Trump has made reducing the trade deficit “to zero” a primary goal of his trade policy, White House trade counselor Peter Navarro said Tuesday at a POLITICO event where he blamed imports for millions of lost jobs, thousands of factory closings and a grim trail of divorces, alcoholism, drug addiction and death among America’s working class.
However, that’s a slanted view of imports, which lower costs for consumers and U.S. manufacturers, thereby supporting jobs in the United States, said Ed Gresser, vice president in charge of trade at the Progressive Policy Institute, a Democratic think tank. It also ignores the role that technology has played in manufacturing job losses, he said.
In addition, even though the goods trade deficit now is regularly above $1 trillion, it remains relatively small as a percentage of the U.S. economy, which has continued to grow over the years. In fact, the trade deficit is most likely to decline “when the economy goes really bad,” said Gresser, from the Progressive Policy Institute.
“The biggest trade deficit reductions we’ve had in the 21st century were during the financial crisis in 2009 and the Covid pandemic in 2020,” Gresser said. “That type of experience is quite effective at reducing trade deficits, but it always comes with many fewer jobs and depressed economies. It does not come with numerous openings of factories.”

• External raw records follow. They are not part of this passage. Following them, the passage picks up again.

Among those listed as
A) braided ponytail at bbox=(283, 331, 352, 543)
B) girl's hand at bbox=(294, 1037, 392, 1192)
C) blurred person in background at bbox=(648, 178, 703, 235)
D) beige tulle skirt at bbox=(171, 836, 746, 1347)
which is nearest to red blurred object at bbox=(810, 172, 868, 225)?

Gresser, an economist and former U.S. trade official, said Trump’s first term provided a real-world example of why more tariffs won’t reduce the trade deficit.
That’s because the level of government spending plays a huge role in the macroeconomic factors that determine the size of the trade deficit. The Republican-led Congress cut far more in taxes during his first term than Trump raised in new tariff revenue, causing both the U.S. fiscal deficit and trade deficit to rise, Gresser said.

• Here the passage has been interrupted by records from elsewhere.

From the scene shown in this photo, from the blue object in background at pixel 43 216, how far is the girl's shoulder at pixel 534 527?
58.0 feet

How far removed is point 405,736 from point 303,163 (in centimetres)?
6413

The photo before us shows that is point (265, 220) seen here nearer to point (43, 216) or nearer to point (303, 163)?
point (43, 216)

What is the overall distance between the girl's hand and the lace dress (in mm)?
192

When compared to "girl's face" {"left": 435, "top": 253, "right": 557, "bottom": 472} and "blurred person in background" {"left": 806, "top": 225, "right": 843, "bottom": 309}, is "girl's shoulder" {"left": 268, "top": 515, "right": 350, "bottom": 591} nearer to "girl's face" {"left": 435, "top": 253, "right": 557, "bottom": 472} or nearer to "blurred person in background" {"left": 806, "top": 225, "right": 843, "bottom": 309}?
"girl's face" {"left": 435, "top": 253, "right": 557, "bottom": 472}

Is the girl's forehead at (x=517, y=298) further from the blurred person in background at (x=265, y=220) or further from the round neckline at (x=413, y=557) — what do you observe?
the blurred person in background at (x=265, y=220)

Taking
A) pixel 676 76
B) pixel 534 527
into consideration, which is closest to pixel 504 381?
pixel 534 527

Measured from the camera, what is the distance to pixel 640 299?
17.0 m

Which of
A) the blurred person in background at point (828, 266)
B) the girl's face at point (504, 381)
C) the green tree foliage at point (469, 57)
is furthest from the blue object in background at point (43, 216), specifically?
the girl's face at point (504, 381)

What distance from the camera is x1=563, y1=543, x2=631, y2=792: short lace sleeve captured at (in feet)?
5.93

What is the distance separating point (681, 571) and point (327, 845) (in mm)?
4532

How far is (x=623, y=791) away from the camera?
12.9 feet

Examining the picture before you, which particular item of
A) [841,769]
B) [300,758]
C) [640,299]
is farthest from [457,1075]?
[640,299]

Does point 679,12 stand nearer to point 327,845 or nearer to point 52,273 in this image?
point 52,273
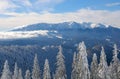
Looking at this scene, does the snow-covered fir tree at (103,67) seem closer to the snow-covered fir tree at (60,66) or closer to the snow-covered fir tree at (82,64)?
the snow-covered fir tree at (82,64)

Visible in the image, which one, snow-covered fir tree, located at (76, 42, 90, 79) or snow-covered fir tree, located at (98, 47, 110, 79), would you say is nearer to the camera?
snow-covered fir tree, located at (76, 42, 90, 79)

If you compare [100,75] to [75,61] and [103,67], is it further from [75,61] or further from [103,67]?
[75,61]

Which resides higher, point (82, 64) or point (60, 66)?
point (60, 66)

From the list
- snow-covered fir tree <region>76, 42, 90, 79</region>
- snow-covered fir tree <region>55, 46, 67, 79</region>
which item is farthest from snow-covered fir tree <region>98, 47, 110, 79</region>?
snow-covered fir tree <region>55, 46, 67, 79</region>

However, even if Republicans perfectly matched the multi-trillion-dollar cost of extending the 2017 tax cuts with trillions of dollars of new tariff revenue, that would not reduce the trade deficit, since the government’s fiscal deficit would remain the same, Gresser said.
“If you’re raising tariff rates and reducing income tax rates, the main thing you’re doing is shifting taxation from wealthy people to hourly wage workers and their families,” Gresser said. “That’s going to raise the cost of goods and have a big impact on reducing tax bills for the wealthiest people. Your impact on trade balance, if they offset exactly, will be nil.”